• _GIVEN REQUEST 1_: Count the lines in the rows below that contain the word "computer". Reply with the number only.

11 thoughts on “Let’s get faster than the speed of sound – Fast Forward Science 2017

  1. Ooooooooouuuuh!!! Genau mein Thema! Wenn du noch Psychoakustik eingebaut hättest, dann hättest du von mir sogar einen Heiratsantrag bekommen… 😀 Ich freu mich schon auf die nächste Hirnmahlzeit.
    #sorryfornotwritinginenglish #sorrynotsorry

  2. Nice video! Gratz on 100 subscribers too! 🙂
    If you ever need any help here on YouTube, feel free to ask (I've got quite a bit of experience haha) 😛
    Good luck with your channel! 🙂

  3. falls es ein "follow-up video" geben sollte, ist https://en.wikipedia.org/wiki/Schlieren_photography eine interessante Sache. Zeigt schön die Druckunterschiede (pressure gradients) sowohl bei den Überschallsachen als auch bei wärmeabgebenden Objekten. mfg (für den Fall, dass Du es noch nicht kennen solltest)

  4. Very informative. Also clear audio and good visuals. The only suggestion I have to say is try to loosen up when you're in front of the camera. Right now, at times, your posture is very stiff and subconsciously it makes the viewer feel a bit of unease or tense. If you loosen up (like you did for your intro) the viewers will feel more comfortable. Apart from that, great video!! Keep it up!

• _Excerpts from a spatial dataset_:
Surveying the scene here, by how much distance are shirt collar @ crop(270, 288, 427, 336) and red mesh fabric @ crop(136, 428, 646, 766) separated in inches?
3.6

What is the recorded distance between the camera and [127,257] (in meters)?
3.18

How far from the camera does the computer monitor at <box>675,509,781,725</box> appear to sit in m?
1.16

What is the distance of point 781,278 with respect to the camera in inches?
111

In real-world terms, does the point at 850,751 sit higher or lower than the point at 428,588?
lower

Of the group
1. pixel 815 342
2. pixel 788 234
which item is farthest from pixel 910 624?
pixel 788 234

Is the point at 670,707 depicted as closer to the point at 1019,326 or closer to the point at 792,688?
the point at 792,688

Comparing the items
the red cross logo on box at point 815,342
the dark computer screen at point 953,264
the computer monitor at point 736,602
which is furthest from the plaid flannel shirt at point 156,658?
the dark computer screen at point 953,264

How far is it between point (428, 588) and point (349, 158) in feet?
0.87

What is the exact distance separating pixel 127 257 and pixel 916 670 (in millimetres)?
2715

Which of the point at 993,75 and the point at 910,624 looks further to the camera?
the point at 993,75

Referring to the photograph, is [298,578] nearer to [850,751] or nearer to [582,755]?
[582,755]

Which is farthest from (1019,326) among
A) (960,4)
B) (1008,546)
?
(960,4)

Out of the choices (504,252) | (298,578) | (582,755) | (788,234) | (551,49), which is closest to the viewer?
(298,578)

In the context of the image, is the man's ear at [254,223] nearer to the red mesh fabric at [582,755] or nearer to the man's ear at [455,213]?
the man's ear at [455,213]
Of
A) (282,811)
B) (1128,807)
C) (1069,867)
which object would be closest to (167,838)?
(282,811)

* * *

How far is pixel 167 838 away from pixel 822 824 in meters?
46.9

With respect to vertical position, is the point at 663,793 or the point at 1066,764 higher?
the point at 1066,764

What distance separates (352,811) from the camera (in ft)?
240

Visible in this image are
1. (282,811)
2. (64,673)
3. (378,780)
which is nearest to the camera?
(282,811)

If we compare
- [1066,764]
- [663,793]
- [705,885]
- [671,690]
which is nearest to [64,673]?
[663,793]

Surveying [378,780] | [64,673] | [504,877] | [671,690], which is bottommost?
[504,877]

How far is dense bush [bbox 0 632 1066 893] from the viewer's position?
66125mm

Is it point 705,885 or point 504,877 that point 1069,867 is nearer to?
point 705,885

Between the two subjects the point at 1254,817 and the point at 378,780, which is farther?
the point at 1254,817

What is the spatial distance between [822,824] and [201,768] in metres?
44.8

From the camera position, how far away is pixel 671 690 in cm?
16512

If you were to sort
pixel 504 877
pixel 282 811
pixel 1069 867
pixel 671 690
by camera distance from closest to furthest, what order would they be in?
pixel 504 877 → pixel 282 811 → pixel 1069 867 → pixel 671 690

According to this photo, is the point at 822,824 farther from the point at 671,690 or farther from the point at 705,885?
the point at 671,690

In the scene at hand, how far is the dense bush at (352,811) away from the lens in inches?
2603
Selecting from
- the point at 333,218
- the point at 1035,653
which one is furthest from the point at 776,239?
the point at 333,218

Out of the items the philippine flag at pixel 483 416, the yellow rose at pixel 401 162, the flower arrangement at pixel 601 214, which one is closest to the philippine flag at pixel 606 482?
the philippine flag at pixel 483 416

• _GIVEN REQUEST 2_: Pick up the comment thread on the faster-than-sound video above and write what comes next after its last sentence.

• _RESPONSE 1_: 4

• _RESPONSE 2_:
  5. I think for the most part you do quite well explaining the concepts here. I like the water bottle visual, I like that tunnel getting smaller at about 2:39, etc. At some points, I think the explanation gets a bit too technical in places? Mainly I think of the mass flow equation. I think it's a fair bit at once to process, and people not familiar with math might not know why u has to go up if A goes down. I feel like that could've been explained a bit better, that is if your target audience is people who aren't all that familiar with math.
    Other than that, great video! The visuals were useful, the lighting, video, and audio quality were great, and I appreciate the humour too :>

  6. Hehe! Addition to last scene: The voice of supersonic woman reaches stationary woman – but backwards! (At least, while they are approaching each other, which is here obviously not the case, so everything fine in the video.)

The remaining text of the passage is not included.